**Extrait de page**
[Interview] Haruhiko Kaneko : la mer d’Okinawa capturée dans un bol
En début de mois,nous vous parlions d’une antiquaire spécialisée dans la porcelaine vintage vivant à Tokyo. Aujourd’hui, nous nous envolons pour Okinawa où officie l’un des derniers grands potiers du Japon, Haruhiro Kaneko. Né à Fukuoka en 1961, l’homme apprend avec son père la beauté de l’art de la poterie Yuteki Tenmoku dans les îles, tout en y apportant une touche personnelle et unique tirée d’une technique née du fruit du hasard. Aujourd’hui maître céramiste à la renommée internationale et reconnu pour la préservation d’un certain artisanat, M. Kaneko parcourt les galeries du monde pour partager sa vision de la beauté de la mer. Lors du Salon des Révélations au Grand Palais (septembre 2015), nous avions eu la chance de rencontrer cet artiste, rêveur et passionné.
Journal du Japon : Bonjour M. Kaneko et merci de nous accorder cette interview! Vous pratiquez la poterie dite « yuteki tenmoku« , pouvez-vous nous en dire plus sur cette technique ?
M. Kaneko : Au Japon, il y a en réalité plusieurs techniques que l’on appelle « yuteki tenmoku ». Il y a plus particulièrement une technique que l’on appelle « tetsu yu » (« dorure de fer ») basée principalement sur le fer. C’est à partir de là que l’on développe le yuteki tenmoku. Ma technique est très difficile puisque mélangeant l’oxyde de fer et le verre : trouver l’harmonie et réussir à chaque fois l’opération est très compliqué. Le verre fond à une température très élevée alors que la céramique va perdre son humidité et durcir, du coup à l’époque de mon père, sur 200 assiettes, 199 étaient ratées ! Actuellement, le taux de réussite tourne autour de 30%, ce qui est une révolution en soit !
Comment votre père s’est intéressé à la poterie ?
Mon père était dans l’armée avant, mais il a toujours eu un amour profond pour la préfecture d’Okinawa. A l’époque, après la deuxième Guerre Mondiale, le Japon a connu une grande dépression économique, et lorsque mon père a voyagé de Amami-Oshima à l’île Yoron, il a été confronté à une grande pauvreté, il n’arrivait pas à se dire qu’il était au Japon. A Yoron, les gens ne portaient même pas de chaussures ! Il a donc voulu faire quelque chose, il était très triste de voir cette situation.

**Données enregistrées**
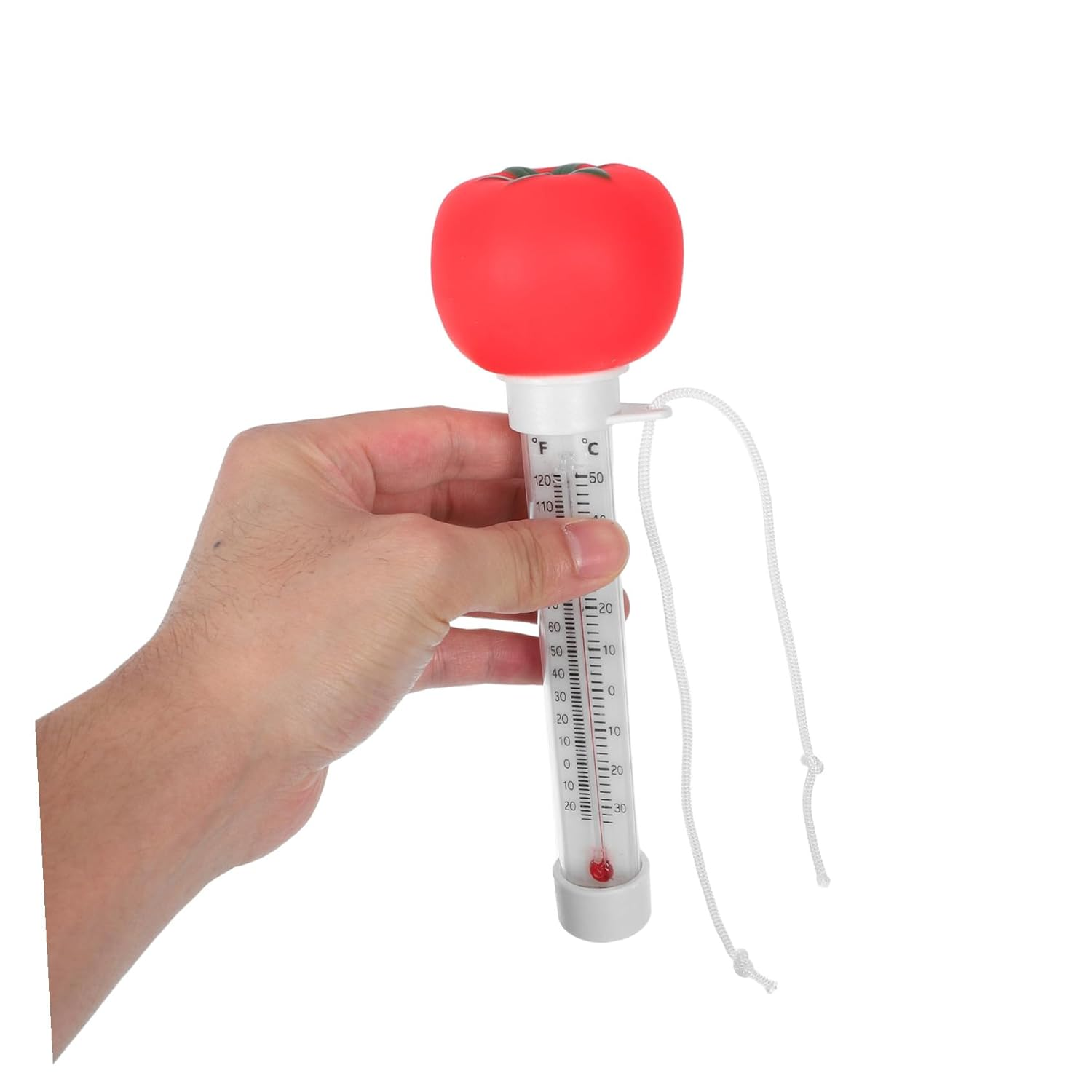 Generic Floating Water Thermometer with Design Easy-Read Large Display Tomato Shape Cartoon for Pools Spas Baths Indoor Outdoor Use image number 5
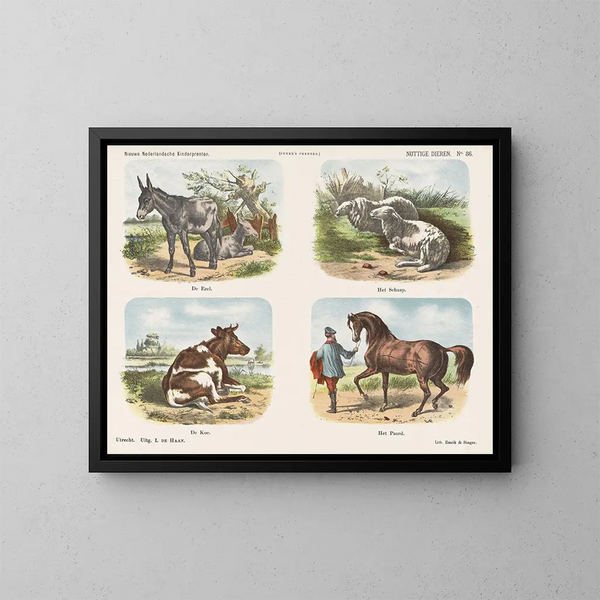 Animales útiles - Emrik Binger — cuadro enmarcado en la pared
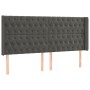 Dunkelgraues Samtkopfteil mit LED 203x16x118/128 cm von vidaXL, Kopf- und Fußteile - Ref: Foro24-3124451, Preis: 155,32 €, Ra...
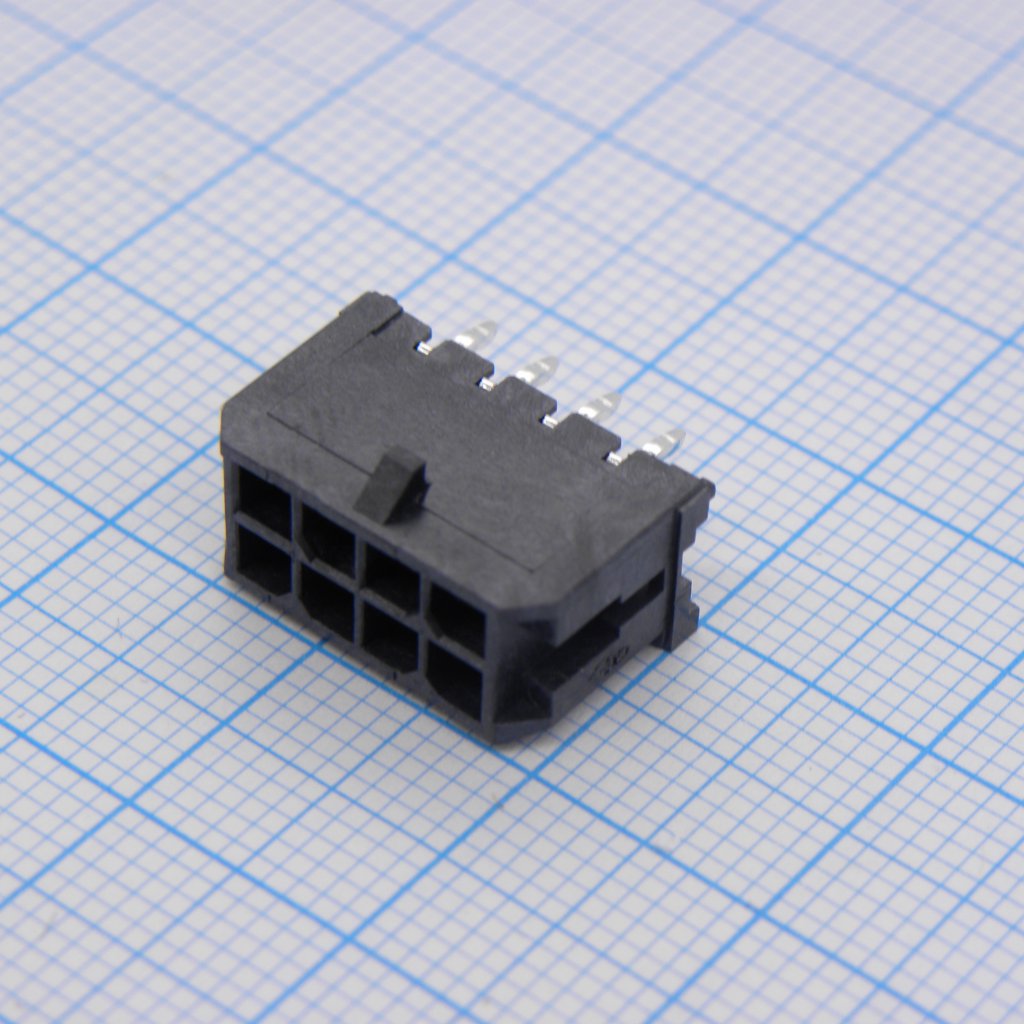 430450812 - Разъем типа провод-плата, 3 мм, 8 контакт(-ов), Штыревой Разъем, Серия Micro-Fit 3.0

**Consignes**
1. Résumez l'entretien avec M. Kaneko en deux phrases.
2. Rédigez la suite de l'entretien avec M. Kaneko.
Les lignes ci-dessus constituent un matériau distinct de l'entretien.

**Vos réponses**
1. M. Kaneko, potier né à Fukuoka en 1961 et installé à Okinawa, pratique le yuteki tenmoku appris auprès de son père, une technique difficile qui mêle oxyde de fer et verre et dont le taux de réussite, quasi nul à l'époque de son père, avoisine aujourd'hui 30 %. Son père, ancien militaire profondément attaché à Okinawa, a été attristé par la grande pauvreté qu'il a découverte après la Seconde Guerre mondiale en voyageant d'Amami-Oshima à l'île Yoron, et a voulu agir.

2.
A cette période, il était le disciple du célèbre photographe Ken Domon. Ils ont voyagé ensemble jusqu’à Kyoto, et c’est ainsi que mon père a vu pour la première fois un bol fabriqué avec la technique tenmoku. C’est à ce moment-là qu’il s’est dit que le tourisme et l’artisanat local étaient les seuls moyens de sortir son pays de la misère. Pour promouvoir cela, il n’y avait que les kimono d’abordable, le tenmoku était considéré comme très cher et précieux. Il a donc voulu démocratiser cela en ouvrant un atelier à Yoron, le Yoron Yaki. Puis suite à notre heureuse découverte, mon père s’est dit que ce mélange spécial pourrait devenir la spécialité d’Okinawa.
Justement, comment avez-vous fait cette découverte, maintenant emblématique de votre travail ?
Lorsque j’avais quatre ans, je jouais avec les bouteilles de lait qui étaient en verre à l’époque, et j’ai demandé à mon père de mélanger le verre avec les minéraux et par le fruit du hasard, ce mélange ressemblait à la couleur de la mer d’Okinawa. Nous avons trouvé cela magnifique, comme un petit miracle. C’était en 1964. A cette époque, la plupart des gens n’acceptaient pas cette nouvelle technique, ce n’était pas bien vu. Mais mon père, qui était avant tout photographe, a pensé que cela deviendrait un objet d’art vraiment précieux dans le futur.
Ne pensez-vous pas que ce genre d’attitude, vis-à-vis de la nouveauté, est un frein au renouveau de l’artisanat ?
Totalement. A l’époque, c’était vraiment des personnes très ancrées dans la tradition qui étaient contre ce que nous faisions. Cependant, actuellement, cela change. Le couple impérial donne l’exemple en utilisant mes bols et la Reine en portant des bijoux que j’ai fabriqués avec cette technique. Egalement, des restaurants ou hôtels étoilés utilisent aussi mes objets. Donc maintenant, les gens apprécient plus la beauté de l’art Yuteki Tenmoku.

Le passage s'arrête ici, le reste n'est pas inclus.